Harbour baths in Scandanavia are often used as a way for design firms to fully express their love of unique, dramatic designs, from Helsinki’s Löyly to this historic treasure – Knubben Harbor Bath in Arendal, Norway. The venerable outdoor structure was first designed by Ketil Ugland, unveiled in 1937 to quickly become one of the most distinctive and referenced parts of the small city. That is until it was demolished due to decay, many years after its last iteration as a jazz club. Now, Oslo-based architectural firm Snøhetta wants to revive the cultural gem, re-conceived with an elegant contemporary design that fascinatingly resembles the cross-section of a topographical map and Norway’s coast.

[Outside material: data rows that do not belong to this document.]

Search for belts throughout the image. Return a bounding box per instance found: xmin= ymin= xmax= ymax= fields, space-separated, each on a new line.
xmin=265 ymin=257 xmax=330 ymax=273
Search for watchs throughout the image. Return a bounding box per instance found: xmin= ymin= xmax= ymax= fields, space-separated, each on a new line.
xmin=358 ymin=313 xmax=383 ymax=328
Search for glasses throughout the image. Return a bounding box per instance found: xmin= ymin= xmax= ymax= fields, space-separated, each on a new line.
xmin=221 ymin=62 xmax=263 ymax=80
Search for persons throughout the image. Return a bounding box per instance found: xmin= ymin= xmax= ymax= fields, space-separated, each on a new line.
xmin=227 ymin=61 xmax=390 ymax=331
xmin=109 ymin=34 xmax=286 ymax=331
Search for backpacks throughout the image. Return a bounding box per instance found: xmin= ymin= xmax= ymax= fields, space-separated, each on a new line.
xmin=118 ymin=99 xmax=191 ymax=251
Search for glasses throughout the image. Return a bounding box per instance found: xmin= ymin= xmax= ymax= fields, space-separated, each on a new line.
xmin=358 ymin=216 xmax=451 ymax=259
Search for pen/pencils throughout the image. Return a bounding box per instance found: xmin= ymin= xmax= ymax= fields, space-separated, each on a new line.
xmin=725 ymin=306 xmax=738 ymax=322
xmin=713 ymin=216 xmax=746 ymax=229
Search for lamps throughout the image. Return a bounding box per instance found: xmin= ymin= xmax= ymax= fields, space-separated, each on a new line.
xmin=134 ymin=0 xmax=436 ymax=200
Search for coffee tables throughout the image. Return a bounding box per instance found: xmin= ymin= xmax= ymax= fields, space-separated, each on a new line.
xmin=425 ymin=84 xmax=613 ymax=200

Knubben Harbor Bath was primarily used by the local swimming club for diving competitions and several other water sports. Time (and salt) took its toll on the structure and it was closed just a decade later, only to reopen as the aforementioned jazz club in the 1960s. In the 1980s, the structure was all but demolished after being deemed unsafe, but it’s obviously maintained a romantic image in the city since. The ambitious revival and redesign will form part of the city’s 300th-anniversary celebrations, meaning it’ll open to the public in 2024.
Snøhetta, which is responsible for the Oslo Opera House and many other abstracted design projects throughout Scandinavia, clearly want the new Knubben Harbor Bath to be much more than just a place to dip your toes in the chilly waters. Inspired by the surrounding hilly landscape, the new-look baths will include various other public features such as an open-air stage, amphitheatre, a few restaurants, and some interior spaces. Basically, it’ll be the new “it” precinct for anyone planning on visiting the Norwegian city in a couple of years.
The dramatic redesign will see concrete layers built onto the existing skerry, although it’s likely the firm will be looking to use more sustainable materials in the development, including potential green technology that would emit fewer greenhouse gases through production while also maintaining concrete’s ability to withstand the insidious effects of the salty water. There has also been mentioned of steel piles to further protect the curved structure, which will have stepped levels that look not too dissimilar to Helsinki’s Löyly, mentioned above.
Once completed, Knubben Harbor Bath should be a 750-square-metre complex with everything mentioned above, plus diving platforms, changing rooms, and a sunbathing deck to maximise the views of the harbour, looking out between the islands of Tromøy and Hisøy.
Knubben is a nice little look at the evolution of Scandi design, which remains distinctive in the world of architecture, and should also be seen in Snøhetta other ambitious projects which include Le Monde Group Headquarters in Paris, Bibliotheca Alexandrina in Egypt, and the Norwegian National Opera and Ballet in Oslo.